┌────────

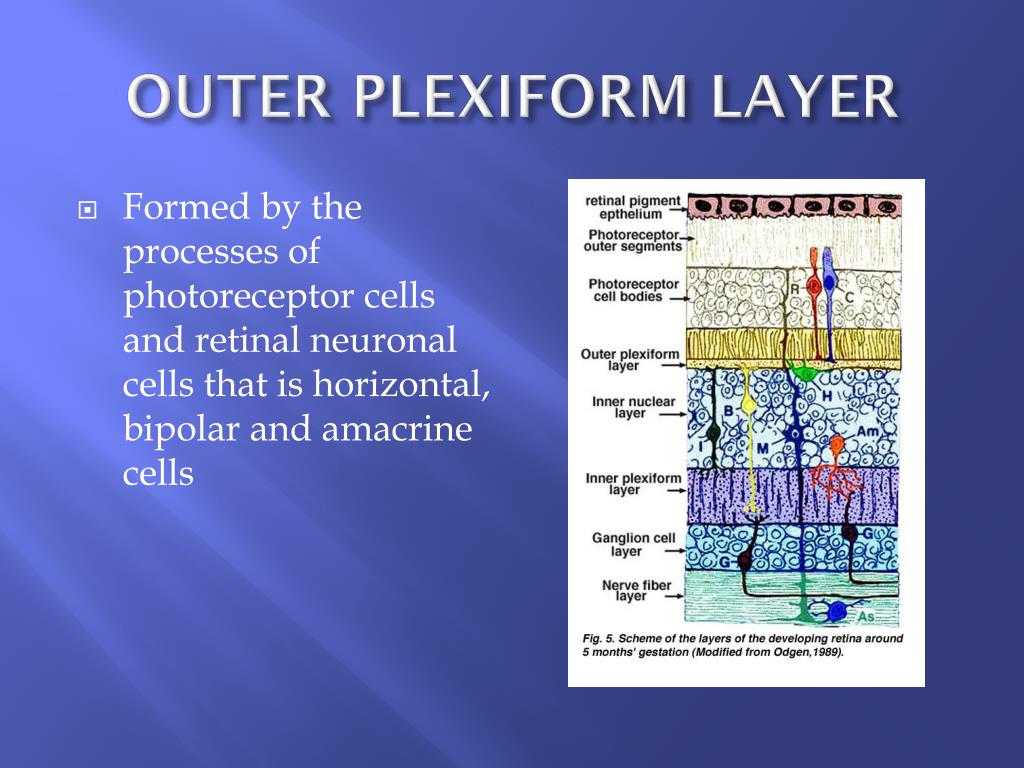 OUTER PLEXIFORM LAYER

Formed by the processes of photoreceptor cells and retinal neuronal cells that is horizontal, bipolar and amacrine cells

retinal pigment epthelium

Photoreceptor outer segments

Photoreceptor cell bodies

Outer plexiform layer

Inner nuclear layer

Inner plexiform layer

Ganglion cell layer

Nerve fiber layer

R

C

B

H

M

Am

I

G

G

As

Fig. 5. Scheme of the layers of the developing retina around 5 months' gestation (Modified from Odgen,1989).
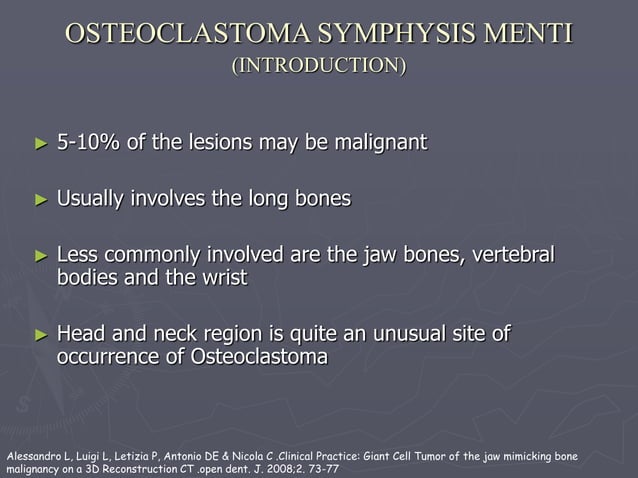 OSTEOCLASTOMA SYMPHYSIS MENTI
(INTRODUCTION)

► 5-10% of the lesions may be malignant

► Usually involves the long bones

► Less commonly involved are the jaw bones, vertebral bodies and the wrist

► Head and neck region is quite an unusual site of occurrence of Osteoclastoma

Alessandro L, Luigi L, Letizia P, Antonio DE & Nicola C .Clinical Practice: Giant Cell Tumor of the jaw mimicking bone malignancy on a 3D Reconstruction CT .open dent. J. 2008;2. 73-77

└────────

■ **WHAT YOU HAVE TO DO**
Across the records, how many lines contain "retinal"? Only the number should be given.

■ **RESULT OF THE TASK**
2